> **Exercice proposé 1**
Dans l'homélie de la messe des Cendres, quel prophète adresse l'appel « Revenez vers le Seigneur ! » au peuple d'Israël ?
> **Exercice proposé 2**
Citez, s'il vous plaît, le passage de l'homélie de la messe des Cendres qui s'ouvre sur les mots contenant « Oui, il s’agit » et se clôt sur « relation à Dieu. ».
> **Exercice proposé 3**
Poursuivez l'homélie de la messe des Cendres à partir de sa dernière phrase.

> **Extrait du document**
^^^^

Homélie de Mgr Luc Crepy à l’occasion de la Messe des Cendres le 14 février 2018 à l’église du Val-Vert.

« Revenez à moi de tout votre cœur, dans le jeûne, les larmes et le deuil ! … Revenez au Seigneur votre Dieu car il est tendre et miséricordieux, lent à la colère et plein d’amour, renonçant au châtiment. » (Jl 2,12-13) « Revenez vers le Seigneur ! », tel est l’appel du prophète Joël au peuple d’Israël. Tel est l’appel que nous entendons ce soir en cette célébration qui ouvre notre temps de Carême, ces quarante jours vers Pâques.

Oui, il s’agit bien de revenir vers le Seigneur, de revenir à Lui d’une manière nouvelle, joyeuse et décidée. Il est bon d’envisager ce temps de Carême, non pas comme quelque chose de pesant et de triste, mais comme un temps privilégié, sans doute un peu rude, nous invitant à vivre de manière renouvelée notre relation à Dieu.

« Revenez vers le Seigneur ! »… Mais, me direz-vous, nous ne sommes pas partis loin de Lui… alors pourquoi revenir à Lui ? Dans notre foi et notre vie chrétienne, nous croyons que Dieu est proche, que le Christ marche à nos côtés, et nous ne voulons pas nous éloigner de Lui. Pourtant, il y a bien des domaines de notre existence où nous nous éloignons de Lui, où nous ne nous laissons pas toucher par sa tendresse et sa miséricorde, où nous sommes loin de l’Evangile et du chemin de justice, de paix et d’amour qu’il trace. Nos cœurs s’éloignent facilement de la présence de Dieu, pris par mille et une choses de la vie ordinaire, par les difficultés et les peines comme par les plaisirs de la vie. « Déchirez votre cœur pour revenir vers le Seigneur » nous dit brutalement le prophète Joël. Oui, acceptons cette invitation forte de déchirer tout ce qui endurcit notre cœur et nous sépare du Seigneur et des autres et apprenons de nouveau à vivre ce cœur à cœur avec Dieu.

^^^^

> **Données enregistrées**
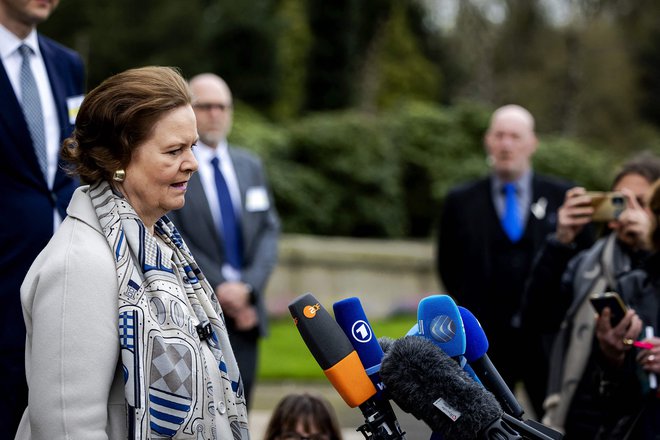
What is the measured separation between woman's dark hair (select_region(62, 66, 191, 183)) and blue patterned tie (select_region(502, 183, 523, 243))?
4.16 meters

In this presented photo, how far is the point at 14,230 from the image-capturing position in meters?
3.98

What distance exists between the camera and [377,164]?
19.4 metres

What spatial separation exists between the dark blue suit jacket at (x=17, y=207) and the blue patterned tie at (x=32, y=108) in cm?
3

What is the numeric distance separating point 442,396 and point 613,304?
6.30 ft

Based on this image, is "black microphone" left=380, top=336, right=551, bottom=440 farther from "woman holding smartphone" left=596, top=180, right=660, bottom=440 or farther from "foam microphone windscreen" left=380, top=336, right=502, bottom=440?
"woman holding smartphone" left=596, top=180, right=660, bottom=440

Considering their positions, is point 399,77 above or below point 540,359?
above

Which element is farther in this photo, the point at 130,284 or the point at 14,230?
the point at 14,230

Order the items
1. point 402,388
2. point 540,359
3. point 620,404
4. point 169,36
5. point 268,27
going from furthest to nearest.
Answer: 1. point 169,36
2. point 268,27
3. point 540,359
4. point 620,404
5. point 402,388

^^^^

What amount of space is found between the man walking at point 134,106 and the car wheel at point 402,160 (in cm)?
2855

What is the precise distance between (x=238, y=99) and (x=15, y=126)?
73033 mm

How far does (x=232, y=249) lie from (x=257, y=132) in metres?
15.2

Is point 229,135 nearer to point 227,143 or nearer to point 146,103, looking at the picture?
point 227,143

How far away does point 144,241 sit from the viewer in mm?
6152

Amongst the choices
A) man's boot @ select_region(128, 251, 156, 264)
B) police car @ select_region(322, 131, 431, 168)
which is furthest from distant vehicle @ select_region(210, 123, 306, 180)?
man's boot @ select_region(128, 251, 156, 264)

^^^^

> **Réponse attendue 1**
Le prophète Joël.

> **Réponse attendue 2**
Oui, il s’agit bien de revenir vers le Seigneur, de revenir à Lui d’une manière nouvelle, joyeuse et décidée. Il est bon d’envisager ce temps de Carême, non pas comme quelque chose de pesant et de triste, mais comme un temps privilégié, sans doute un peu rude, nous invitant à vivre de manière renouvelée notre relation à Dieu.

> **Réponse attendue 3**
Dans l’Evangile, Jésus nous dit la même chose, mais d’une manière apparemment plus facile à entendre. Il nous invite à nous tourner vers le Père, à revenir vers le Père à travers le partage, la prière et le jeûne. Par trois fois, il affirme : « Ton Père qui voit dans le secret, te le rendra. » (cf. Mt 6) Le Carême est ce temps privilégié où nous sommes appelés à vivre dans une plus grande intimité avec le Père. D’abord dans la prière : « Mais toi, quand tu pries, retire-toi dans ta pièce la plus retirée, ferme la porte, et prie ton Père qui est présent dans le secret ; ton Père qui voit dans le secret te le rendra. » (Mt 6,6) Revenir au Père comme le fils prodigue, vivre jour après jour dans une relation forte d’amour avec le Père – comme le Christ qui allait souvent prier, seul, sur la montagne, tôt le matin – : c’est, sans cesse, ce que Jésus a cherché à faire découvrir à ses disciples et c’est ce qu’il leur laisse comme ultime recommandation : « Si quelqu’un m’aime, il gardera ma parole ; mon Père l’aimera, nous viendrons vers lui et, chez lui, nous nous ferons une demeure. » (Jn 14,23) Nous sommes invités à revenir vers le Père en prenant le temps de prier dans le silence, en acceptant de fermer la porte de nos occupations, de nos relations, de nos projets pour être là disponibles et accueillant à l’Esprit qui seul peut nous tourner vers le Père.

A la prière, il faut conjuguer le jeûne, nous dit Jésus. Le jeûne – qui peut se faire de bien des manières – nous permet de revenir vers Dieu. Le jeûne nous permet de quitter tout ce qui nous alourdit, tout ce qui pèse inutilement dans nos vies, parfois si centrées sur elles-mêmes, tout ce qui nous empêche de prendre un chemin nouveau pour revenir vers le Seigneur. Seul le Père saura ce que nous avons accepté de laisser sur la route pour aller vers lui. Dans le secret, Il nous accueillera dans notre pauvreté et nous manifestera toute la richesse de son amour.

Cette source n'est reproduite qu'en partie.